Dêsımliler’in birden fazla olan adlandırmalarından özellikle Kırmanc adını sahiplenenler, bu adlandırmayı kendilerini köken olarak aynı olan Zazalar’dan ayırmak için üzerine basa basa kullanmaktalar. Aradan geçen uzun süreç kültürel ve inançsal farklılıklara yol açmış olsa da aynı etnik kökenden gelen ve aynı dili konuşan Müslüman kesimimize düşmanca tavır takınmak ahlaki değildir.
Ovada kalan Zazalar, Yavuz Sultan Selim’in hışmına uğrayıp kılıç zoruyla inancını değiştirmek zorunda kalmalarına rağmen, bir takım ananelerini ve dillerini günümüze kadar korumuşlardır. Bu durumu özellikle yer ve ziyaret adlarında saptamak mümkün. Mesela bir Piran adının pirlerin şehri anlamında kullanıldığını, Lınga Dundule, Ziyara Phaçkıne gibi ziyaret adlarının hala onlar tarafından da kutsandığı bilinmelidir.
Ayrıca onların bir çok köyüne de 12 Eylül 1980 sonrası zorla cami yaptırıldığını belirtmekte yarar var…
Yanısıra şu iki reportajdan bahsetmek anlaşılmayı kolaylaştıracaktır:
Hasan Kıyafet, Mahpus Yılmaz Güney[15] adlı kitabında şöyle der:
Biraz geç de olsa Yılmaz’ı özkaynağında yakalama, araştırma fırsatını buldum. Tarih 20 Ekim 1988. Ve ver elini Siverek deyip “Özdiyarbakır” otobüsüne atladım…
Siverek halkı genelde Zaza imiş. Söylendiğine göre Zazalar da çok inatçı olurmuş…

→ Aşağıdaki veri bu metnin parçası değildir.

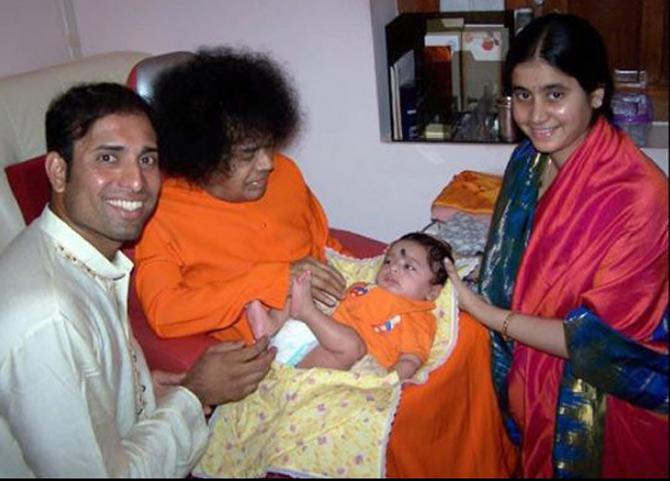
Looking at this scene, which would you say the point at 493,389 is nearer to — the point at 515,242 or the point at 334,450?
the point at 515,242

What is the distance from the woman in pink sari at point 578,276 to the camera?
1.49 m

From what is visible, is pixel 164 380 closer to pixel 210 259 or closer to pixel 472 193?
pixel 210 259

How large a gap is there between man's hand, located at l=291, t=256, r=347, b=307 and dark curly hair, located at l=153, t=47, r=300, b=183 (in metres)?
0.30

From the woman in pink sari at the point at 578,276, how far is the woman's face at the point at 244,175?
52 cm

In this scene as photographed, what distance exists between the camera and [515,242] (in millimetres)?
1820

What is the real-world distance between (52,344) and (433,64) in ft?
5.82

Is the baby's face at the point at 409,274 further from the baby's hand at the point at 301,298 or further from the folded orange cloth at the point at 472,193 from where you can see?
the folded orange cloth at the point at 472,193

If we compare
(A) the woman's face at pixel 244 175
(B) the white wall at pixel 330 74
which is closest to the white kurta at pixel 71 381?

Sonunda gerçek akrabalarından bir kaçını buldum:
“Adım Hacı Pütün. Desman köyündenim. Yılmaz’ın babası Hamit amcam babamın büyük kardeşidir. Kan davasından Adana’ya göçmüş… Evlerimiz (eski Desman’dakiler yıkıldı. Köyü sonradan daha düz, daha iyi yere taşıdılar)… Yılmaz’ın babası Hamit amcamın ilk karısı Guley ‘Güllü’ bacım Muşlu’ydu… He, o da Zaza’ydı, bizim Desman köyünün aslını sorarsanız hepimiz Dersimliyiz. Dedelerimizi buraya sürgün etmişler. Onun için bizlere Desman Aşireti derler.
Siverekli Necmettin Büyükkaya[16] da dedesi Xelilê Nofeli’yle yaptığı reportajda dedesinin bu konu hakkında şöyle dediğini belirtiyor:
„(…) Suwar ve Demen kardeştirler. Kewanlılar Demenanlı‘dır, Suwarlar da bizleriz”.
Dêsman’ın İç-Dêsım’de kullanılan Dêsmu telafuzuna ne kadar yakın olduğu da ortada.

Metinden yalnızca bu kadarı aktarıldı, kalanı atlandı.